Excerpts from a dataset:
····················

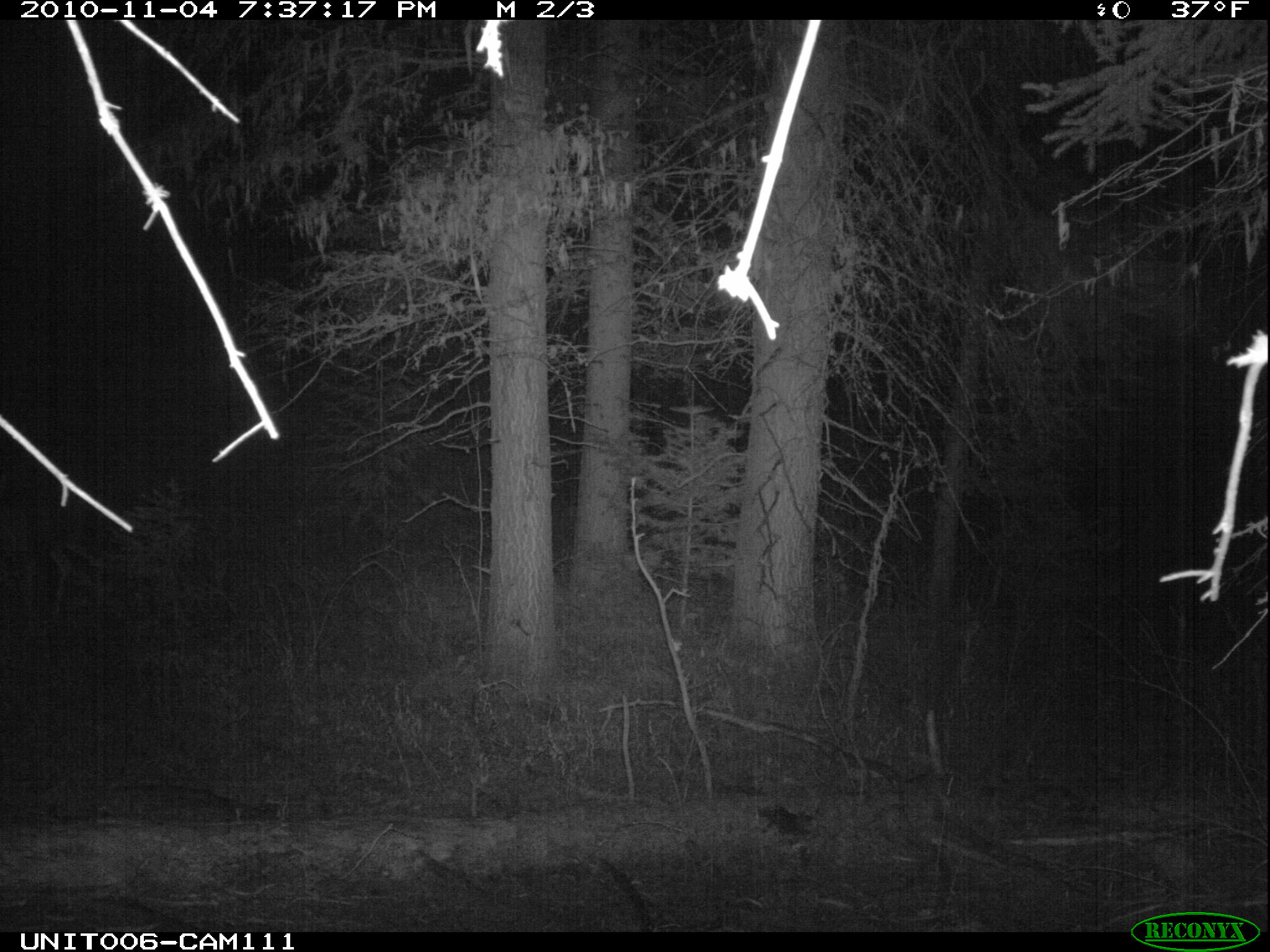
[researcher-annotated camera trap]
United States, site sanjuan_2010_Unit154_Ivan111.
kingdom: Animalia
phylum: Chordata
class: Mammalia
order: Artiodactyla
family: Cervidae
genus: Odocoileus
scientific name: Odocoileus hemionus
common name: mule deer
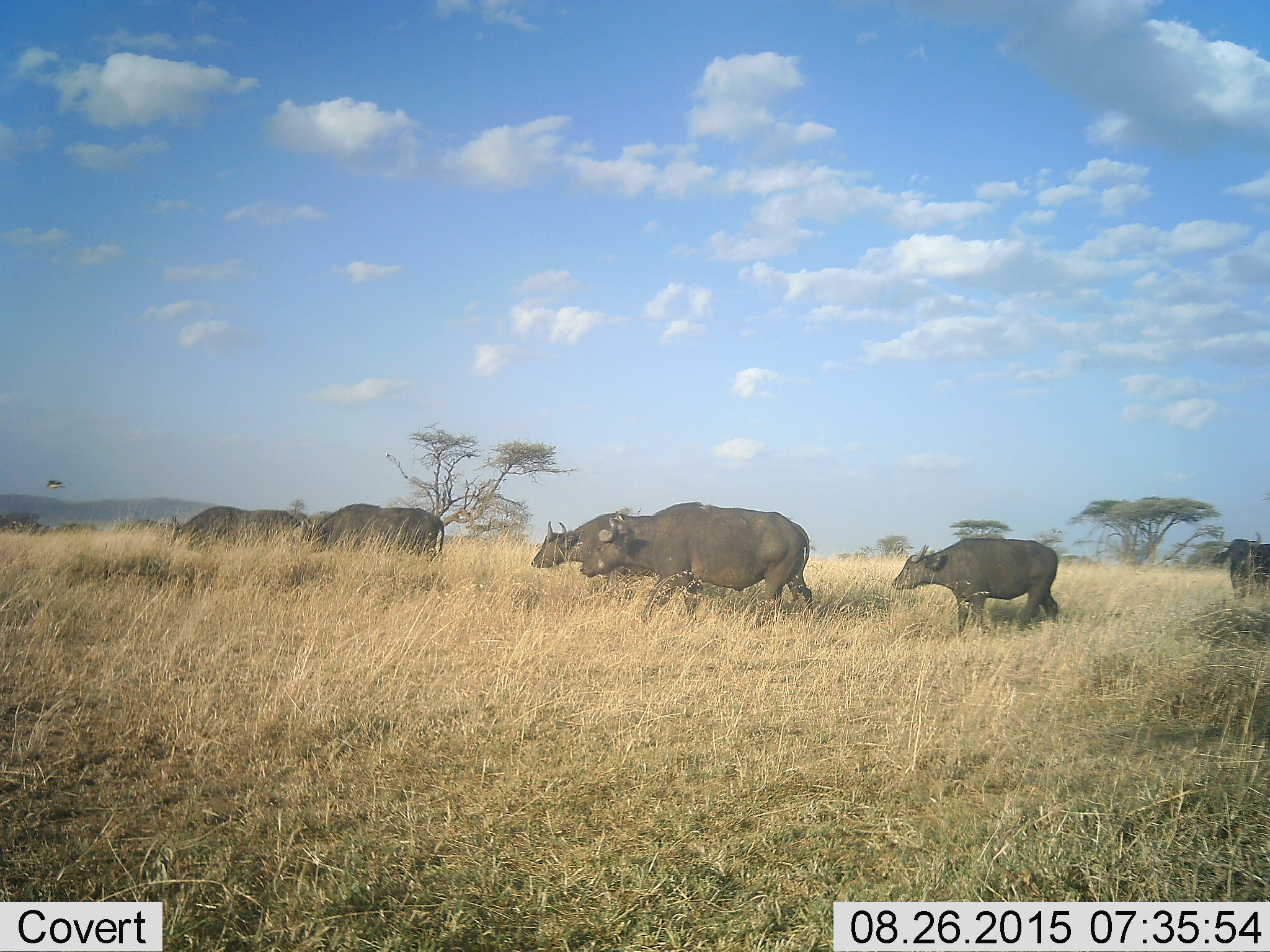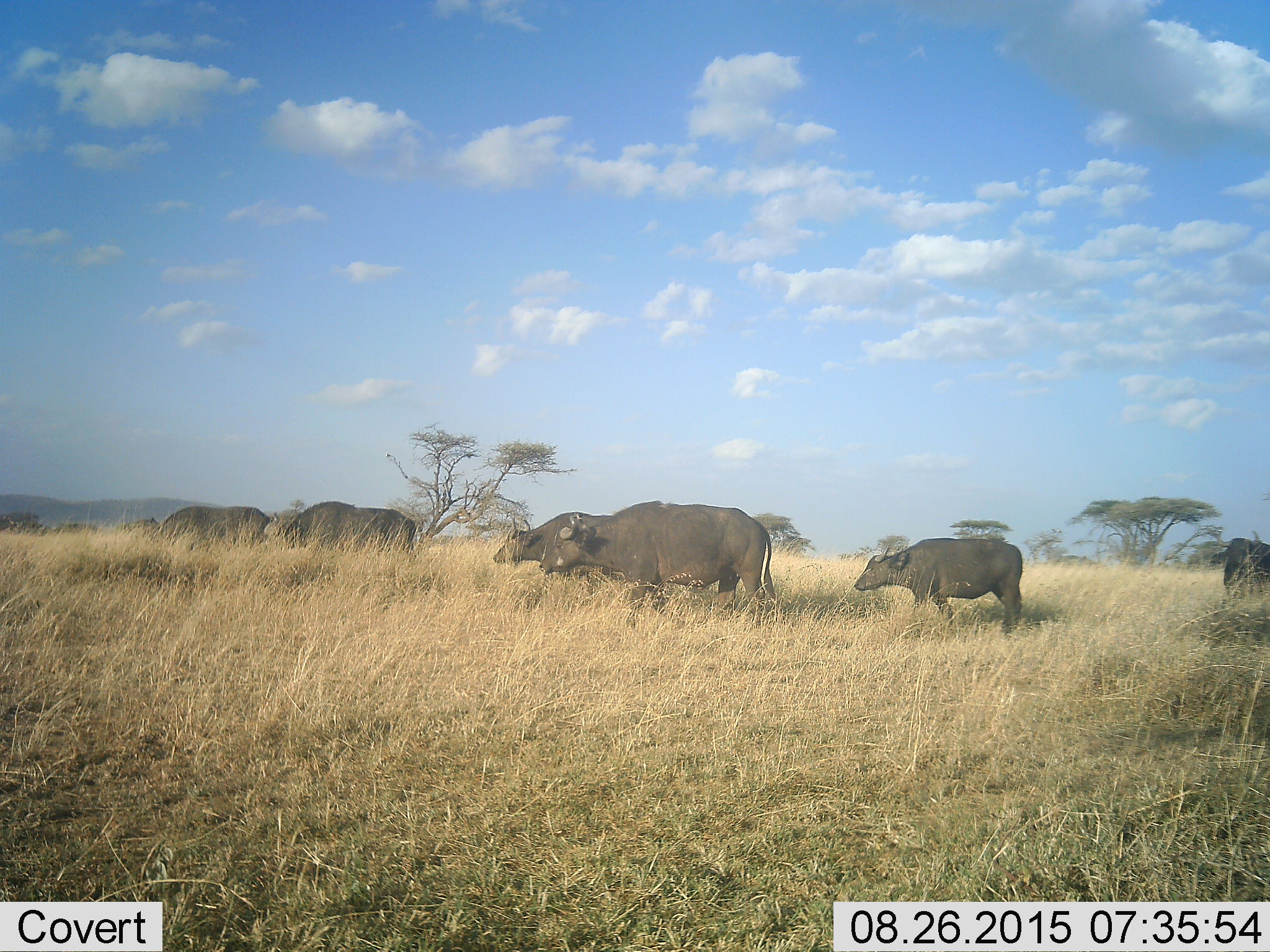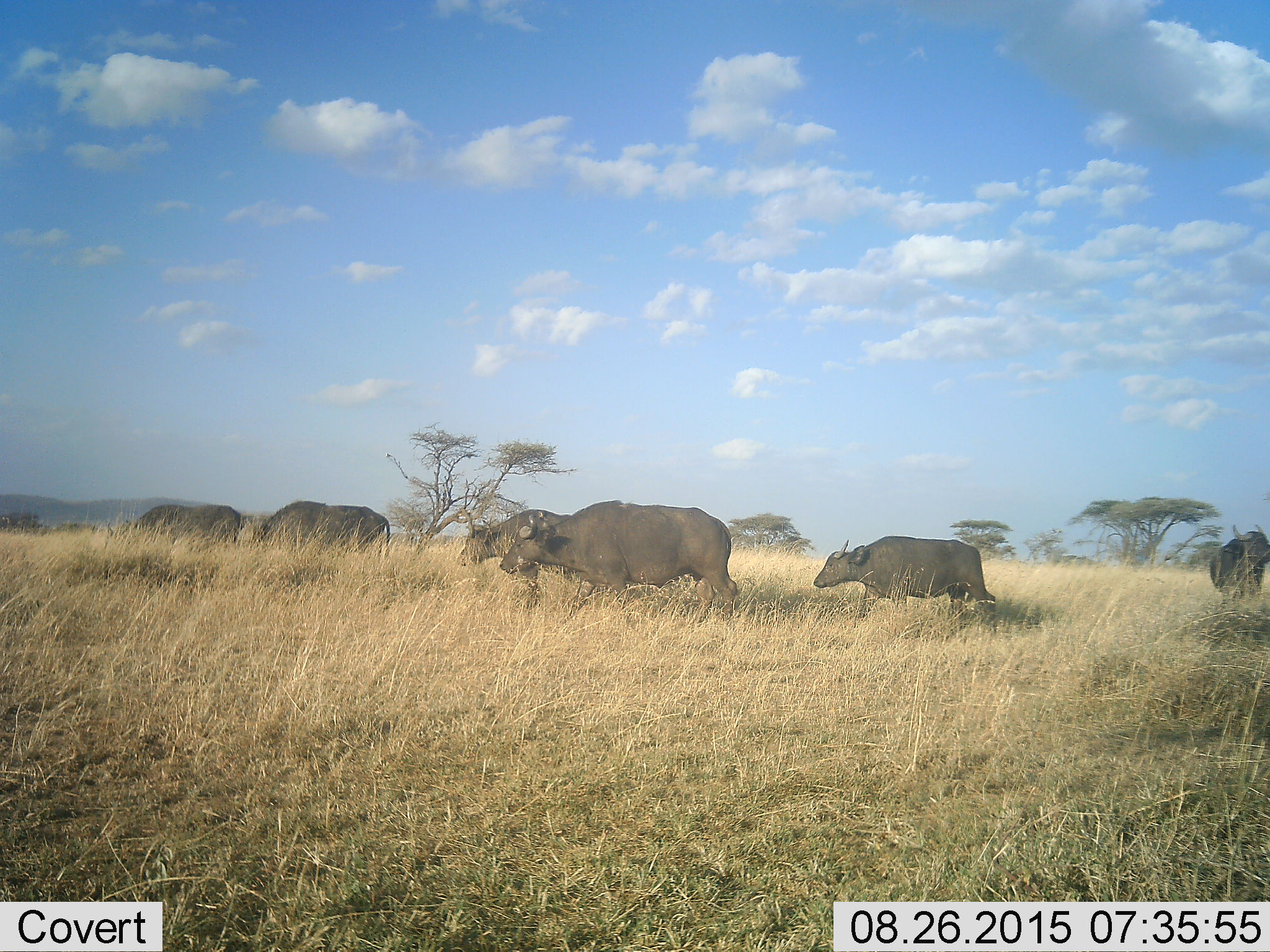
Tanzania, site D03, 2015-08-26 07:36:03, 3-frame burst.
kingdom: Animalia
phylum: Chordata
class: Mammalia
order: Artiodactyla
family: Bovidae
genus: Syncerus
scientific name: Syncerus caffer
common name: cape buffalo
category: buffalo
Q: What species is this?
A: Buffalo (cape buffalo) (Syncerus caffer).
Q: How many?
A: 6.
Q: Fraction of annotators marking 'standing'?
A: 12%.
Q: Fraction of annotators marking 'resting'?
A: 0%.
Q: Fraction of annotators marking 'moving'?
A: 100%.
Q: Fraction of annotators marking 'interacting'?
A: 0%.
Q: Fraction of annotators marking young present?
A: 69%.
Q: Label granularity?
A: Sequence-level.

····················

EXERCISE DIRECTIONS: The full text of the data above, exact and without pictures, is what to return.

WRITTEN RESPONSE:
[researcher-annotated camera trap]
United States, site sanjuan_2010_Unit154_Ivan111.
kingdom: Animalia
phylum: Chordata
class: Mammalia
order: Artiodactyla
family: Cervidae
genus: Odocoileus
scientific name: Odocoileus hemionus
common name: mule deer
Tanzania, site D03, 2015-08-26 07:36:03, 3-frame burst.
kingdom: Animalia
phylum: Chordata
class: Mammalia
order: Artiodactyla
family: Bovidae
genus: Syncerus
scientific name: Syncerus caffer
common name: cape buffalo
category: buffalo
Q: What species is this?
A: Buffalo (cape buffalo) (Syncerus caffer).
Q: How many?
A: 6.
Q: Fraction of annotators marking 'standing'?
A: 12%.
Q: Fraction of annotators marking 'resting'?
A: 0%.
Q: Fraction of annotators marking 'moving'?
A: 100%.
Q: Fraction of annotators marking 'interacting'?
A: 0%.
Q: Fraction of annotators marking young present?
A: 69%.
Q: Label granularity?
A: Sequence-level.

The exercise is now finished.